→ **READING TEXT**:
========================================================================
Is it time to start worrying about intervention in the AUD?
The Reserve Bank of Australia, which meets on Tuesday, is starting to show concerns over the value of its currency not seen since the financial crisis.
In the last quarter of 2008, the RBA intervened to support the Aussie dollar as the massive wave of deleveraging, sparked by the collapse of Lehman Brothers, saw investors pile out of carry trades. One Friday morning that October, when AUDJPY tumbled 10 big figures – that was its biggest one-day fall since the RBA devalued the currency by 17.5% in 1976.
The RBA has a very different issue with its currency now.
With the bank’s own trade-weighted Australian dollar index hitting a multi-month high and the country’s terms of trade declining, the central bank is puzzled over the strength of its currency.
Last week, Glenn Stevens, RBA governor, told lawmakers in Sydney he was not attracted to the idea of intervening to weaken the Australian dollar, but the bank did retain it as an option.
That caveat would seem important, since he added that he and his colleagues at the RBA continued “to ask ourselves whether what is happening in the currency markets makes sense”.
“The most recent bout of strength is coming at a time when the terms of trade have actually peaked and started to come down,” he added. “That’s a bit odd.”
AUD trade-weighted index versus terms of trade
|Source: Reuters Ecowin, Bloomberg, BNP Paribas|
Meanwhile, incoming RBA board member Heather Ridout raised fears over the potential for Dutch disease in the Australian economy, echoing increasing worries that the effect of the success of the mining sector on the Aussie could destroy other sectors of the economy.
Ridout said there was “too much froth in the Australian currency”, and that “speculative” buying stoked by interest rate differentials had boosted the Aussie dollar.
She added that monetary policy had been given an awful lot of support in Australia by the high value of the currency and that needed to be factored in to the central bank’s decision making.
“I will be making those points pretty strongly when I sit at the table,” she said. Ridout takes her place at that table on Tuesday.
However, the likelihood that the high value of the currency will spark the RBA into action seems slim.
First, while Stevens’ comments on the terms of trade do stand up, the fall has been relatively small.
Not only that, it is slightly disingenuous to suggest the rise in the Aussie does not make sense.
There are other factors at work, not least that the country’s AAA rating has increased its attractiveness as a reserve currency.
This can be seen in the increasing foreign ownership of the country’s government bond market. Indeed, assistant RBA governor Guy Debelle pointed out just last month that a record 75% of Australian government debt was now foreign-owned.
Furthermore, Ridout’s concerns over Dutch disease do not appear to be stacking up – yet at least.
Raymond Attrill, strategist at BNP Paribas, says there is little evidence that the terms-of-trade shock caused by the strength of the mining sector and its affect on the currency is spilling over into the rest of the tradable goods sector.
Attrill, who believes AUDUSD is capable of breaking through July’s record high of $1.1070 to hit $1.15 later this year, notes that neither the Australian manufacturing nor tourism sectors are suffering due to currency strength. Indeed, only the country’s education exports appear affected, with many international university students attracted to the US at Australia’s expense.
“The RBA also continues to stress it expects the ongoing investment boom in the resources sector to last for many years to come,” notes Attrill.
“If it did not, it would be much more reasonable to expect that it would be inclined to take action to limit hollowing out of the tradable good sector from exchange-rate strength driven by what was seen as a temporary shock.”
Of course, another factor that should stop the RBA from any action is the argument that Australian households have benefited from currency strength. In its last forecasts, when AUDUSD stood at $1.07, the central bank has inflation rising towards the upper end of its target.
Thus, if AUDUSD were lower, interest rates would have to rise.
While the strength of its currency might be puzzling the RBA’s governor and concerning its newest member, intervention seems a long way off.
========================================================================
→ **INFORMATION PROVIDED**:
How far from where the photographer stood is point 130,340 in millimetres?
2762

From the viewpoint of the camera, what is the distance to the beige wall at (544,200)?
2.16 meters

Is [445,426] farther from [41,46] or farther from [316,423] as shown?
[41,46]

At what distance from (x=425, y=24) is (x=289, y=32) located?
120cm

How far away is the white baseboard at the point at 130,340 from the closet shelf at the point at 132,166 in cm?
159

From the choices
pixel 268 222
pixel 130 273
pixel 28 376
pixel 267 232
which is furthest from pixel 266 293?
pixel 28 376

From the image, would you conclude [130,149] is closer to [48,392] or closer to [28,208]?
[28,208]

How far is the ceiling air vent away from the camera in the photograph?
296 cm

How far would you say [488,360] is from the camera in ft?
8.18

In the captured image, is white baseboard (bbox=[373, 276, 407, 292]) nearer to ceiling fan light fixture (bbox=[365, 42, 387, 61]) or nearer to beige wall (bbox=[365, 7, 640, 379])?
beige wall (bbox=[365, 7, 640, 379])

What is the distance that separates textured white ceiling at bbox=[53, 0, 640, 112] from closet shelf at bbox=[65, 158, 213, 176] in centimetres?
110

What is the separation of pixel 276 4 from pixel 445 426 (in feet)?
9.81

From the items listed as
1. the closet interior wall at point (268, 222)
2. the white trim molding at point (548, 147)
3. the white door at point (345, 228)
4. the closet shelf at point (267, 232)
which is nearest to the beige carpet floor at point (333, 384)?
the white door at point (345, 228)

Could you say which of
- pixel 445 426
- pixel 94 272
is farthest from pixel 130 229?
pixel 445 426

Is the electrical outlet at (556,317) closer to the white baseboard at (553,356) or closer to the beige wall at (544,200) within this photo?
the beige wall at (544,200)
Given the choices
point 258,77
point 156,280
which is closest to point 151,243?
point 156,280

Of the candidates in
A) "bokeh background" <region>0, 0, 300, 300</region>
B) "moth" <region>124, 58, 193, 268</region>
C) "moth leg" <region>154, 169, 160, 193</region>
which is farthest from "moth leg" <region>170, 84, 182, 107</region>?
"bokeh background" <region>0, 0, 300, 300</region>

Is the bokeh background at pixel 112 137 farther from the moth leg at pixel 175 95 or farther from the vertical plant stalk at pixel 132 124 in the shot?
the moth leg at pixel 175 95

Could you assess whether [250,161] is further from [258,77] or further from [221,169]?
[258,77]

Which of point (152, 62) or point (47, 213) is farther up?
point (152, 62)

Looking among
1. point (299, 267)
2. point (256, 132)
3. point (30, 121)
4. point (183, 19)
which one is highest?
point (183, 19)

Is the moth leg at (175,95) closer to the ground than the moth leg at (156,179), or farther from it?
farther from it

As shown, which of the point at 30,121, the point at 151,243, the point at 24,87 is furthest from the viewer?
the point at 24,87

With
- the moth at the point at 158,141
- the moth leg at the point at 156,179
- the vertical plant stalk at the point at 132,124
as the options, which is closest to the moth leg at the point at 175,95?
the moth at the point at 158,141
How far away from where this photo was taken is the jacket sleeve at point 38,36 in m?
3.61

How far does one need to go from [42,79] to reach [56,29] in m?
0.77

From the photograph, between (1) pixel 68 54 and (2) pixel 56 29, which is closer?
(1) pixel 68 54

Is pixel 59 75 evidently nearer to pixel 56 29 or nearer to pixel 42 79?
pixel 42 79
========================================================================
→ **TASK REQUIREMENTS**:
Decide whether each statement agrees with the article on the Australian dollar. Answer yes or no for each, and quote the words from the article that decide it.
(a) Glenn Stevens told lawmakers that he favored intervening to weaken the Australian dollar.
(b) Guy Debelle noted that a record 75% of Australian government debt was foreign-owned.
(c) Raymond Attrill notes that Australian manufacturing is suffering due to currency strength.

→ **OUTPUT OF THE TASK**:
(a) No: "he was not attracted to the idea of intervening to weaken the Australian dollar"
(b) Yes: "a record 75% of Australian government debt was now foreign-owned"
(c) No: "neither the Australian manufacturing nor tourism sectors are suffering due to currency strength"